Le sindromi più attuali, dal disturbo da attacchi di panico ai disturbi alimentari, risultano caratterizzate da stati mentali, ovvero cognizioni ed emozioni, non adeguatamente riconosciuti dal paziente e quindi spesso coartati, bloccati.
In particolare mi riferisco alla scarsa esplorazione di uno stato mentale, la rabbia, la quale tende ad essere ripetutamente negata dal paziente, attraverso un controllo attivo della stessa e di stati emotivi affini, con il tentativo inconsapevole di rifuggire da tutte quelle emozioni che non sono sotto lo stretto controllo del paziente stesso.
Ciò’ accade affinchè possa essere preservato e tutelato il valore di sé orientato sempre più spesso all’apparire “perfetti” e quindi scevri da tutto ciò che non è pienamente controllabile, gestibile, prevedibile o “accettabile” da un punto di vista sociale.
Se il paziente ossessivo, la cui personalità rappresenta un modello pervasivo di preoccupazione per l’ordine, perfezionismo e controllo, è la risultante “eccessiva” di un controllo esasperato e minuzioso di tutto ciò che appare incerto per non contattare la rabbia e l’ostilità, e tutte quelle sensazioni contraddittorie ed inconciliabili, il paziente con manifestazioni ansiose vive intrappolato nel perenne conflitto tra stati emotivi opposti e rappresentativi di parti di sé polarizzate, oscillando tra la tendenza a controllare massicciamente il mondo esterno e l’esserne soggiogato contemporaneamente, percependosi impotente e paralizzato davanti a stimoli esterni, come avviene nel disturbo da attacco di panico.

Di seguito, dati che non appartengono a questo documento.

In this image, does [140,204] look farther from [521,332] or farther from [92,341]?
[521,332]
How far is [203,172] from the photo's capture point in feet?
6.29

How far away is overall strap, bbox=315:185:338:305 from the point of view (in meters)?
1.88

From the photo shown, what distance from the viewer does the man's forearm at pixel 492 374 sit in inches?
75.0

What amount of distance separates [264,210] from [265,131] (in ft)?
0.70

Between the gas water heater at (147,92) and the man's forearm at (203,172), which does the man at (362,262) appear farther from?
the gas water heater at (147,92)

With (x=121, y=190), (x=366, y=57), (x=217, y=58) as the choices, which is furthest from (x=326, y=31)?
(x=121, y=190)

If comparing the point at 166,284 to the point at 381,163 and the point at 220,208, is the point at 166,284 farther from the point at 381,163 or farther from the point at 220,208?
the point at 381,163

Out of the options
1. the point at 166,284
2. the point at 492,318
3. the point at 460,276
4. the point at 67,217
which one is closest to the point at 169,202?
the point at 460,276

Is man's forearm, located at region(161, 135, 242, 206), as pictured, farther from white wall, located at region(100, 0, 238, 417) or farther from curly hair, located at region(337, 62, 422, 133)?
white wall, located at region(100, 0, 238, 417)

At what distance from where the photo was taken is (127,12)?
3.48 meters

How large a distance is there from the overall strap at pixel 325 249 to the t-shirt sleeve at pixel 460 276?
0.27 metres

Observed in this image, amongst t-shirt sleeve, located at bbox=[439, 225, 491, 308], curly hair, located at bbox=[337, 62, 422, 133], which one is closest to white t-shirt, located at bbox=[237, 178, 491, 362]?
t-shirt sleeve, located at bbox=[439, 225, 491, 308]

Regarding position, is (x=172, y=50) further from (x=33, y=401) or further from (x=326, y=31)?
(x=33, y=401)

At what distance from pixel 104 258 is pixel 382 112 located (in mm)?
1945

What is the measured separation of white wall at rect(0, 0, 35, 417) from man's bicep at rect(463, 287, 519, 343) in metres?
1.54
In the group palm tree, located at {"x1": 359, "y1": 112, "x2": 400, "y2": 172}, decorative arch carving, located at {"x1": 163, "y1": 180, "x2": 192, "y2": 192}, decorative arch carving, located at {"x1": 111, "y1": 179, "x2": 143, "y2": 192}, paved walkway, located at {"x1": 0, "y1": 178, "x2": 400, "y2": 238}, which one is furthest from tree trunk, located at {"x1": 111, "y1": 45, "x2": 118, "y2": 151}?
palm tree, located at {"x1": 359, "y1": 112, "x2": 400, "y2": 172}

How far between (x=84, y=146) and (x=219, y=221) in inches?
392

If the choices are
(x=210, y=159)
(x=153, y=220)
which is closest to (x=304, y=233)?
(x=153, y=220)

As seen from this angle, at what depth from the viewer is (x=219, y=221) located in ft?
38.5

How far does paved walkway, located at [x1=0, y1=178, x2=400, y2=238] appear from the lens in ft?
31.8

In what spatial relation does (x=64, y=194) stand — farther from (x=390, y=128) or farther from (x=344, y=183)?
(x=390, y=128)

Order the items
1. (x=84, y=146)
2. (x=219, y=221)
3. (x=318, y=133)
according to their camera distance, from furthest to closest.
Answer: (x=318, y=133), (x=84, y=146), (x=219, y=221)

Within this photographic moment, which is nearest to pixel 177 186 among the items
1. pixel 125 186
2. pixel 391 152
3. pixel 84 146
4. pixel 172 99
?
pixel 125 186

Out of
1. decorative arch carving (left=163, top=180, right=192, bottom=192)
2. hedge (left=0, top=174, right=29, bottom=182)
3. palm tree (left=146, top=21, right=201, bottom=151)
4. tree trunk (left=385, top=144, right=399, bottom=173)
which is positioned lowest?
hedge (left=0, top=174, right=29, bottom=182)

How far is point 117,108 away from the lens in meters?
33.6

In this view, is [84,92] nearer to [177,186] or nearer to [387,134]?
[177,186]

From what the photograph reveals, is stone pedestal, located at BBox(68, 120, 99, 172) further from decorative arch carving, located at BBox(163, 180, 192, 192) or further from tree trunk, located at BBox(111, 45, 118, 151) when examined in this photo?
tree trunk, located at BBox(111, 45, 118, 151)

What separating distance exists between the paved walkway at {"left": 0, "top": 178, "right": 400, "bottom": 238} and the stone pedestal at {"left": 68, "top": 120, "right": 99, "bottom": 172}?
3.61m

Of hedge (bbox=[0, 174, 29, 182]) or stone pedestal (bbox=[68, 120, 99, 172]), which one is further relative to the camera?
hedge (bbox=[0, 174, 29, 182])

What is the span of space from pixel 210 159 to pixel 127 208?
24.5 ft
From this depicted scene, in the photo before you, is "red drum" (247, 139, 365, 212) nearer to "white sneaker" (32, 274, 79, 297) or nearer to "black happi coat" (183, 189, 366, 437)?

Attuiamo un distinguo tra il blocco della rabbia e l’inibizione della stessa.
Mentre nel primo caso avviene un’interruzione del riconoscimento di questo stato emotivo, per cui il soggetto “non avverte” a livello cosciente di essere “arrabbiato”, nel caso dell’inibizione è presente il riconoscimento ma sussiste un deficit a livello dell’espressività della rabbia.
Sul versante opposto alle problematiche derivanti da una difficoltà a riconoscere e/o a manifestare la rabbia, ritroviamo tutte quelle condizioni in cui c’è una difficoltà a contenere tale emozione. In questi casi possiamo parlare sia di rabbia “allagante” sia di rabbia “esplosiva e incontrollata”.
Le manifestazioni cliniche in cui è maggiormente presente una rabbia di tipo allagante sono quelle pertinenti ai disturbi in cui è presente uno scarso monitoraggio emotivo.
Nel disturbo antisociale, in cui la rabbia è sempre manifestata con comportamenti di acting-out, oltre all’aspetto allagante possiamo rintracciarne uno esplosivo ed incontrollato, non di rado presente anche nei disturbi sopra citati.
La rabbia ha in realtà una funzione evolutiva di straordinaria importanza.
Infatti è proprio grazie alla rabbia, intesa come dissenso, che l’essere umano riesce a costruire un’autentica relazione con se stesso. Non riuscirò a costruire un’immagine salda e integrata di me stesso, se non mi chiederò cosa mi piace, cosa desidero, cosa non mi va, ciò di cui ho bisogno e ciò che non mi alletta.
Sono i soggetti che hanno più confidenza con tale dimensione emotiva, quelli che in maniera naturale esprimono il loro dissenso, ad avere un’immagine di se stessi più rilassata e ad avere una percezione consapevole di sé.
Infatti è proprio il “no”, a far si che le persone indaghino i propri gusti, esplorino i propri desideri, giungendo così a un’idea di se stessi stabile.
Al contrario, coloro i quali, ricercando l’approvazione altrui, tendono ad accodarsi, a rispondere quasi automaticamente “si”, non attiveranno un processo di conoscenza personale adeguato, non andando ad esplorare i propri bisogni, i propri desideri, e di conseguenza, avvertiranno spesso sensazioni di inadeguatezza, riferiranno di non sentirsi a proprio agio nelle diverse situazioni, percependosi spesso incompleti e insoddisfatti.